--- What to do ---
A. From the upper arm phantom text, list the assumptions blamed for inaccurate BP estimation by cuff-based NIBP measurement devices.
B. Pick up the upper arm phantom text after its last sentence and continue it.

--- Text passage ---
[Start of Attachment]
Development of an Upper Arm Phantom for BP Measurement
Cardiovascular diseases, such as hypertension, is one of the most commonly occurring afflictions throughout the world. Blood pressure (BP) measurement is critical in the diagnostic analysis of cardiovascular health. The cuff-based non-invasive blood pressure (NIBP) measurement devices are marked by inaccuracies in the estimation of BP, attributing to assumptions related to upper arm’s geometry, soft tissue mechanical properties, and distribution of uniform cuff pressure (CP).
The research aims to develop upper arm numerical models and a physical phantom to investigate the displacements, stresses, volume changes on the upper arm soft tissue during NIBP measurement. The characterisation of these quantities aids in understanding the cause of BP estimation errors in NIBP measurement devices. Annular concentric finite element (FE) models were developed and verified using the principles of continuum mechanics.
[End of Attachment]
--- Entries provided ---
[Start of Attachment]
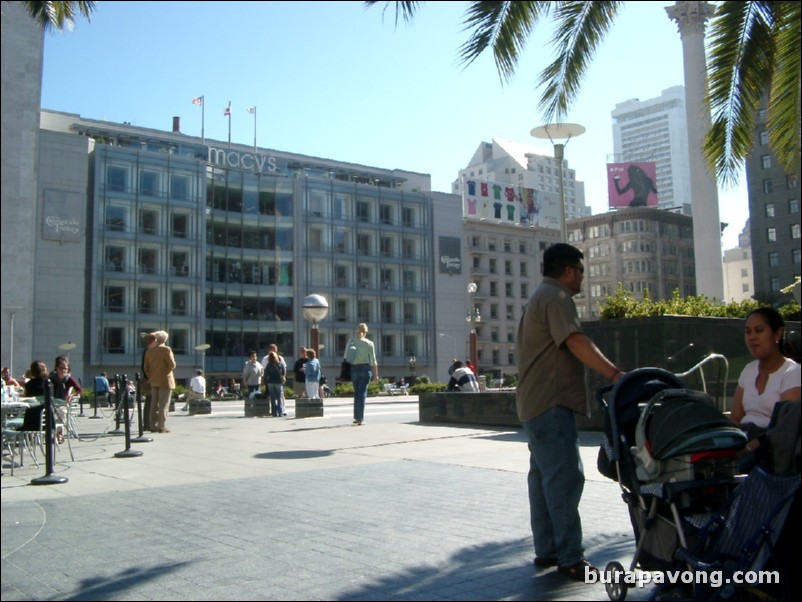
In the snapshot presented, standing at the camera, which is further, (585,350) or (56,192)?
(56,192)

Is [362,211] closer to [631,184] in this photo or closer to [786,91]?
[631,184]

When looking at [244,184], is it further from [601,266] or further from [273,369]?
[601,266]

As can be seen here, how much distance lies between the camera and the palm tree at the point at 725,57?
5.05 meters

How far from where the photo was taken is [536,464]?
480 centimetres

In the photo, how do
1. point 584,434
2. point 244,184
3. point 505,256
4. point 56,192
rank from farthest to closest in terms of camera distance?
point 505,256 < point 244,184 < point 56,192 < point 584,434

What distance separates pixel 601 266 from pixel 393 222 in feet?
194

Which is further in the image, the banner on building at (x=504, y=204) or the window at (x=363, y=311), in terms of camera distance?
the banner on building at (x=504, y=204)

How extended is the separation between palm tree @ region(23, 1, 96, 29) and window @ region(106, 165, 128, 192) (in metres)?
65.1

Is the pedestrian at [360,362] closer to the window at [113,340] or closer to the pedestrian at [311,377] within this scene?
the pedestrian at [311,377]

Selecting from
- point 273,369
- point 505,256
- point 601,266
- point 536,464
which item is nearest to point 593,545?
point 536,464

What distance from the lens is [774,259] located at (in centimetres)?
9588

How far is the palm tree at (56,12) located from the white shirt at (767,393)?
583 cm

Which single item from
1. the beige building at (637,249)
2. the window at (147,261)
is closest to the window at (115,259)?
the window at (147,261)

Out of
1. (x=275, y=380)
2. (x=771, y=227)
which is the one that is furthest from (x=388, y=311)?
(x=275, y=380)
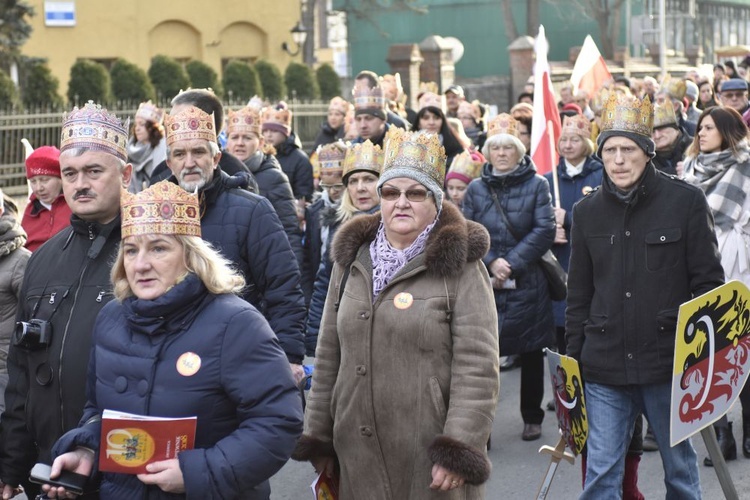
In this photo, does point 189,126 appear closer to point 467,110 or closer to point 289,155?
point 289,155

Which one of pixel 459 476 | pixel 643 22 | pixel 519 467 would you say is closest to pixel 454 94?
pixel 519 467

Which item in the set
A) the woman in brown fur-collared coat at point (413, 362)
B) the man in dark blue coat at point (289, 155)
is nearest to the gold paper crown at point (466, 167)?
the man in dark blue coat at point (289, 155)

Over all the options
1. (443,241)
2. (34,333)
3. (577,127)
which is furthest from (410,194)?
(577,127)

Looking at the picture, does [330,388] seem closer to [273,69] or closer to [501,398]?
[501,398]

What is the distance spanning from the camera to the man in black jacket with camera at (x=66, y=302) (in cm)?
476

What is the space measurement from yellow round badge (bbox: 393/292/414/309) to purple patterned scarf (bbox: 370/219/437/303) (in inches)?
3.3

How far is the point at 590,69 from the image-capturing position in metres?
16.5

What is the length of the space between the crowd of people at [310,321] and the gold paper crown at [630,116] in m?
0.01

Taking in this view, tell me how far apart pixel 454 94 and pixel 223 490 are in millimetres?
13437

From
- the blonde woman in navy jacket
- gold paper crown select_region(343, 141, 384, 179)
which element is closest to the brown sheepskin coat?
the blonde woman in navy jacket

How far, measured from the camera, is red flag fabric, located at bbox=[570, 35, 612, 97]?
16.4 meters

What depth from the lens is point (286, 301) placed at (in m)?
5.85

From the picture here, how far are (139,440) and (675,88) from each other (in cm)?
1264

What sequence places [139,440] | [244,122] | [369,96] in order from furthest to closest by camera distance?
[369,96]
[244,122]
[139,440]
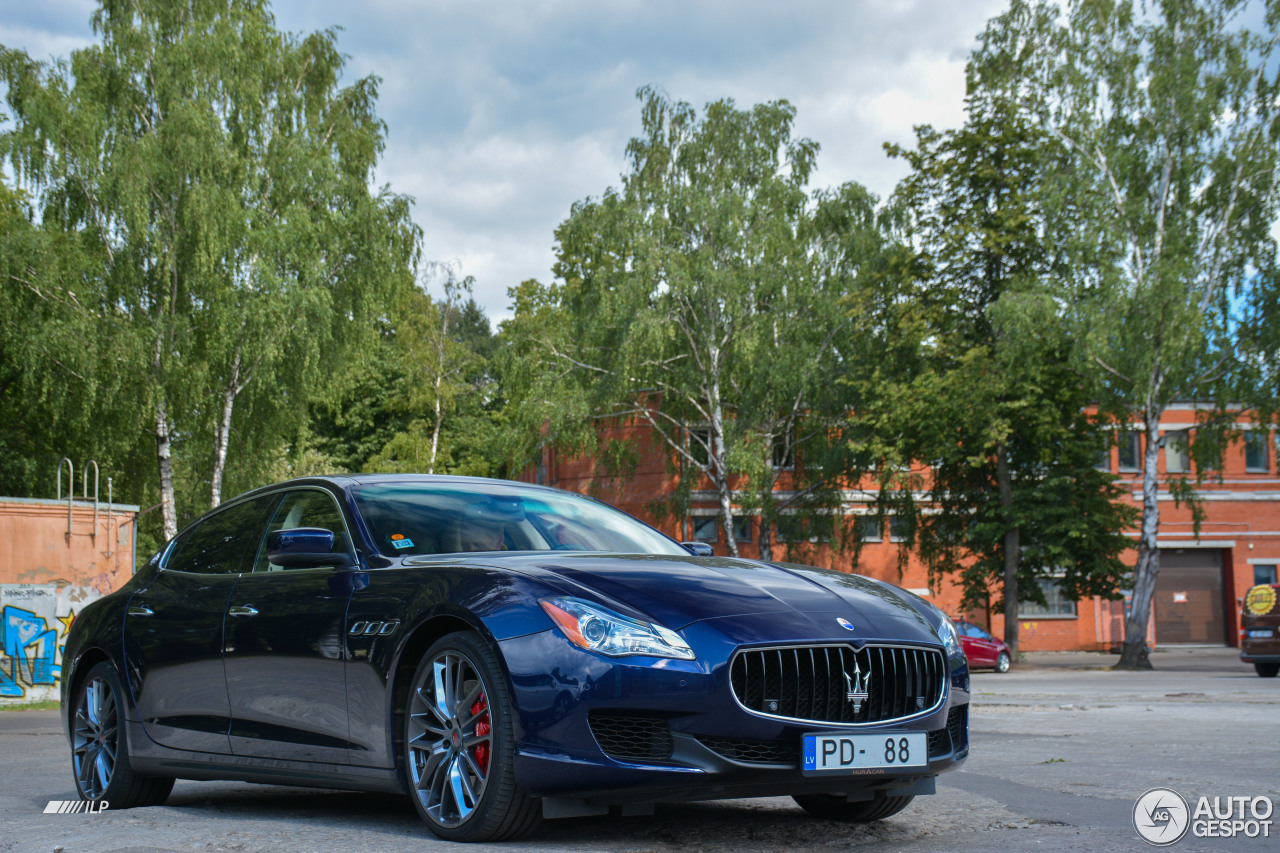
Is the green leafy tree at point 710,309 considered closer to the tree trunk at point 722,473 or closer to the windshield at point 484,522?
[End of Attachment]
--- Answers for this exercise ---
A.
- Upper arm's geometry
- Soft tissue mechanical properties
- Distribution of uniform cuff pressure (CP)

B.
An upper arm model of anatomically accurate geometry was developed. A range of silicone materials was characterised for their mechanical properties to formulate a hyperelastic constitutive model for Finite Element Analysis (FEA) of the upper arm BP simulation. The characterisation aided in selecting the appropriate material to fabricate the anatomical upper arm phantom. A test rig was built for the arm phantom to obtain pressure-volume relationship of the soft tissue components during NIBP measurement. The anatomically accurate FE model was validated with the upper arm phantom for the pressure-volume relationship. The displacement, strain effects of the tissue contact conditions on the soft tissue during NIBP were analysed. It was concluded that the tissue mechanical properties, geometry, and tissue contact conditions of the upper arm plays a crucial role in estimation of BP using NIBP measurement devices.